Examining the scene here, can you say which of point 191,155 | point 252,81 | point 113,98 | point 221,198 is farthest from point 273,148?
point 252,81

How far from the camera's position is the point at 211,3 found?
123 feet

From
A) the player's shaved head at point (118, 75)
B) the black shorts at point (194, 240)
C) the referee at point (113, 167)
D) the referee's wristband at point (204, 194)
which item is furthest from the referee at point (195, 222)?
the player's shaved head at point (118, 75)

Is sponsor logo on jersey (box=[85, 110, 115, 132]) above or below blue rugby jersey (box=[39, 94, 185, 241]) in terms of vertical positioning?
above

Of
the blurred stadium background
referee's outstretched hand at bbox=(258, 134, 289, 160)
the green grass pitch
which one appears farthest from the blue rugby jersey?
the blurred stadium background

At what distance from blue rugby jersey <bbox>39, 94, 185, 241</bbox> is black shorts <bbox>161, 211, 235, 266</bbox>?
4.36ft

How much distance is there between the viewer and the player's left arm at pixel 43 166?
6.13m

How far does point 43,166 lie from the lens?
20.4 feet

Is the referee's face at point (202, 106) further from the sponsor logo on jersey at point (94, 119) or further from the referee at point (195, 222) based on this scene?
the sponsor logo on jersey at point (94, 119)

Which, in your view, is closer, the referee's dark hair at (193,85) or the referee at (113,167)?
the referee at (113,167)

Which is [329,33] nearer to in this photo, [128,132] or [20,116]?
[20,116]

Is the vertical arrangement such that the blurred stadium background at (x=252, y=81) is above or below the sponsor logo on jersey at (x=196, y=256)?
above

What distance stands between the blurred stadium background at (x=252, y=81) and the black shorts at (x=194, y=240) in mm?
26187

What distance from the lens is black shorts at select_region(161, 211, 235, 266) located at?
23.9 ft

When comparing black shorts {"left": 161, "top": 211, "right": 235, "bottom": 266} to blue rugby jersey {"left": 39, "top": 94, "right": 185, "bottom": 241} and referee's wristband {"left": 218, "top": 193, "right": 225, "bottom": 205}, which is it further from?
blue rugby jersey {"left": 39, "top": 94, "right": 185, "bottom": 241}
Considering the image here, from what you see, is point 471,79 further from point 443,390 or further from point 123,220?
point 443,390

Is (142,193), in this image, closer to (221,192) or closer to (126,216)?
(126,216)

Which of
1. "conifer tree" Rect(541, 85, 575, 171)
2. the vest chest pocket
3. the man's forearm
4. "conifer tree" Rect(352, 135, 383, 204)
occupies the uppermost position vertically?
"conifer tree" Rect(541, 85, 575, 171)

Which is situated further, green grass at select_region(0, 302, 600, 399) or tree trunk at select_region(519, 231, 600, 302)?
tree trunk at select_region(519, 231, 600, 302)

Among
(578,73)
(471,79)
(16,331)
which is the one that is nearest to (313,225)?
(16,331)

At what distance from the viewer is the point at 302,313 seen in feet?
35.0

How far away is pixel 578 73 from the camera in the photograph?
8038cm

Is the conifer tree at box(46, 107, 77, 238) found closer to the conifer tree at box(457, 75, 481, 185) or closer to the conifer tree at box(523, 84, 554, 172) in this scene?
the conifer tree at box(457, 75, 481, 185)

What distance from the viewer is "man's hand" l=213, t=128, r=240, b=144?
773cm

# # #

◆ GIVEN INSTRUCTION ◆
The lines above should be duplicated exactly.

◆ CORRECT OUTPUT ◆
Examining the scene here, can you say which of point 191,155 | point 252,81 | point 113,98 | point 221,198 is farthest from point 273,148?
point 252,81

How far from the camera's position is the point at 211,3 found?
123 feet

From
A) the player's shaved head at point (118, 75)
B) the black shorts at point (194, 240)
C) the referee at point (113, 167)
D) the referee's wristband at point (204, 194)
which item is furthest from the referee at point (195, 222)?
the player's shaved head at point (118, 75)

Is sponsor logo on jersey (box=[85, 110, 115, 132]) above or below blue rugby jersey (box=[39, 94, 185, 241]) in terms of vertical positioning?
above

Of
the blurred stadium background
referee's outstretched hand at bbox=(258, 134, 289, 160)
the green grass pitch
which one appears farthest from the blue rugby jersey?
the blurred stadium background

At what distance from blue rugby jersey <bbox>39, 94, 185, 241</bbox> is black shorts <bbox>161, 211, 235, 266</bbox>?
4.36ft

How much distance is there between the viewer and the player's left arm at pixel 43 166?
6.13m

How far does point 43,166 lie from the lens?
20.4 feet

Is the referee's face at point (202, 106) further from the sponsor logo on jersey at point (94, 119) or further from the referee at point (195, 222) based on this scene?
the sponsor logo on jersey at point (94, 119)

Which, in your view, is closer, the referee's dark hair at (193,85) or the referee at (113,167)?
the referee at (113,167)

Which is [329,33] nearer to in this photo, [128,132] or [20,116]?
[20,116]

Is the vertical arrangement such that the blurred stadium background at (x=252, y=81) is above or below the sponsor logo on jersey at (x=196, y=256)?
above

What distance stands between the blurred stadium background at (x=252, y=81) and the black shorts at (x=194, y=240) in mm?
26187

What distance from the lens is black shorts at select_region(161, 211, 235, 266) located at?
23.9 ft

When comparing black shorts {"left": 161, "top": 211, "right": 235, "bottom": 266} to blue rugby jersey {"left": 39, "top": 94, "right": 185, "bottom": 241} and referee's wristband {"left": 218, "top": 193, "right": 225, "bottom": 205}, which is it further from?
blue rugby jersey {"left": 39, "top": 94, "right": 185, "bottom": 241}
Considering the image here, from what you see, is point 471,79 further from point 443,390 or further from point 123,220?
point 443,390

Is (142,193), in this image, closer to (221,192) or closer to (126,216)?
(126,216)

Which of
1. "conifer tree" Rect(541, 85, 575, 171)
2. the vest chest pocket
3. the man's forearm
4. "conifer tree" Rect(352, 135, 383, 204)
occupies the uppermost position vertically?
"conifer tree" Rect(541, 85, 575, 171)

Which is situated further, green grass at select_region(0, 302, 600, 399) or tree trunk at select_region(519, 231, 600, 302)?
tree trunk at select_region(519, 231, 600, 302)

Among
(578,73)
(471,79)
(16,331)
which is the one that is nearest to (313,225)?
(16,331)

At what distance from the viewer is the point at 302,313 seen in feet?
35.0

How far away is pixel 578 73 from the camera in the photograph?
8038cm

Is the conifer tree at box(46, 107, 77, 238) found closer to the conifer tree at box(457, 75, 481, 185) or closer to the conifer tree at box(523, 84, 554, 172) in this scene?
the conifer tree at box(457, 75, 481, 185)

What distance from the viewer is "man's hand" l=213, t=128, r=240, b=144?
773cm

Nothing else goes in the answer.